§ **PAGE EXTRACT**
Using expectations to implement data quality checks¶

Returning a value from a data metric function (DMF) provides useful information, but it might be hard to know whether it indicates a data quality issue without knowing what you consider to be acceptable for your data. For example, you might consider tables that contain less than 10 NULL values in a given column as passing the data quality check. In this case, you expect the value to be less than 10, and only want to be notified if it exceeds that value.

An expectation lets you define criteria for whether data passes a data quality check performed by a DMF. When the DMF returns a value, that value is compared to this criteria to determine whether the data passed or failed the check. Return values that fail are reported as expectation violations so you can take appropriate action upon the data.

The following creates the expectation that the column C1 contains less than 10 NULL values.

ALTER VIEW v1
  ADD DATA METRIC FUNCTION SNOWFLAKE.CORE.NULL_COUNT ON (C1)
  EXPECTATION my_exp ( VALUE < 10);
Copy

You can define expectations for both system DMFs and custom DMFs.

Defining what meets the expectation¶

An expectation includes a Boolean expression that determines whether the expectation was met or not. When this expression evaluates to TRUE it means that the DMF result matched your expectation.

Within an expression, the keyword VALUE represents the value returned by the DMF. For example, suppose you had the following definition of an expectation:

EXPECTATION my_exp (VALUE < 5)

§ **COLLECTED DATA**

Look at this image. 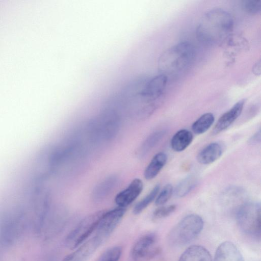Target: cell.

§ **PROBLEM REQUIREMENTS**
In the page on data quality expectations, what does the keyword VALUE stand for inside an expression?

§ **EXERCISE RESPONSE**
The value returned by the data metric function (DMF).